How might philosophical arguments be used to support gun control?
The most simplistic philosophical argument (or logical proposition) in favor of gun control is that if there were no guns, no one would be killed by guns. A supporting argument would state that if there are more guns, there would be more likelihood that a crime involving a gun would occur or that an injury even in the act of preventing a crime would occur.
Since it is impractical to get rid of all guns, logical gun control is usually the center of the debate. It is logical to say that it is unnecessary for anyone to own a weapon that can fire multiple rounds per second. The argument that it is a right (and therefore a principle of freedom) to own any type of gun is easily refuted by the fact that the prevalence of such guns inhibits the rights of others to "not be killed by such guns."
Statistics from other industrialized countries have shown that stricter gun laws have shown decreased gun violence (and this includes stricter background checks). Gun control, for the United States, therefore has strong ethical and logical support.
That being said, the issue with guns should also address mental health (not to be distinguished or separated from all other types of physical health and/or ailments) and should include a logical look at glorification of violence in entertainment as well as possible desensitization to violence in general.
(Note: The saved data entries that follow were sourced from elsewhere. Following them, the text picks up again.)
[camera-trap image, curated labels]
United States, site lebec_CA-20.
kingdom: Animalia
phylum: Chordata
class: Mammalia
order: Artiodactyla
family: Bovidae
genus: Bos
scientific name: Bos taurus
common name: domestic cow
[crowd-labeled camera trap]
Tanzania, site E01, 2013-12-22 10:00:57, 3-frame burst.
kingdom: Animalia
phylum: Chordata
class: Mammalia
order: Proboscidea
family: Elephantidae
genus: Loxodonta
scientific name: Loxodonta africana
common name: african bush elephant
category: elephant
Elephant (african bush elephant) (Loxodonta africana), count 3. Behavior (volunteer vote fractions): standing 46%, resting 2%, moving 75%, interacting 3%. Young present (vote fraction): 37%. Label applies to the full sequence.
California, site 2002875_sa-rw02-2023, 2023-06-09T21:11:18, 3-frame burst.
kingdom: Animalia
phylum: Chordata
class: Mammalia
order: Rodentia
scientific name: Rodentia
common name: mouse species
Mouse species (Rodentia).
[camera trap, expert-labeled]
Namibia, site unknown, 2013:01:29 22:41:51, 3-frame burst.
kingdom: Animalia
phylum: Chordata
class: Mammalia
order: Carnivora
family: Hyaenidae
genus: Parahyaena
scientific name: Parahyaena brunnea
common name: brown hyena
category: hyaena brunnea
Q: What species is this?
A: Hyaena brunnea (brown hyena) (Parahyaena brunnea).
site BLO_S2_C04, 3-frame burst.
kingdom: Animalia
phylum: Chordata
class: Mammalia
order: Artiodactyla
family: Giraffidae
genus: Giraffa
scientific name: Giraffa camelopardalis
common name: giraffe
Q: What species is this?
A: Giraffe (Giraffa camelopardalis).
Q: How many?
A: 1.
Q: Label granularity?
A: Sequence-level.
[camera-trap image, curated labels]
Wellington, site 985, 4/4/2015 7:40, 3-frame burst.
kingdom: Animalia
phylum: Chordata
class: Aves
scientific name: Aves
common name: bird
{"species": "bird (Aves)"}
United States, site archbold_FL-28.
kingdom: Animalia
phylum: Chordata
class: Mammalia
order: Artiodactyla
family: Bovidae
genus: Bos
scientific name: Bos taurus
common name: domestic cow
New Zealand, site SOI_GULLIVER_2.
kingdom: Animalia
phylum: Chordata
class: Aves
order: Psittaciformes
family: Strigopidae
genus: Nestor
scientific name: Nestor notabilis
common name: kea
A variety of philosophical arguments could be used to support (or oppose) gun control. The most obvious, and frequently cited one, is basically utilitarian. A utilitarian could argue that high rates of gun violence in the United States compared to other developed nations where guns are not so readily available demonstrate that an individual's interest in relatively free access to firearms does not outweigh the public's interest in having a stricter gun law. In other words, it could be argued, stricter gun laws would be in the interest of the most people. A ethical argument would revolve around the morality of marketing, purchasing and owning devices that are intended to kill people. Still another ethical argument might revolve around the motives of people who purchase guns, one which, it could be argued, is connected to a desire, whether expressed or not, to use them on another person.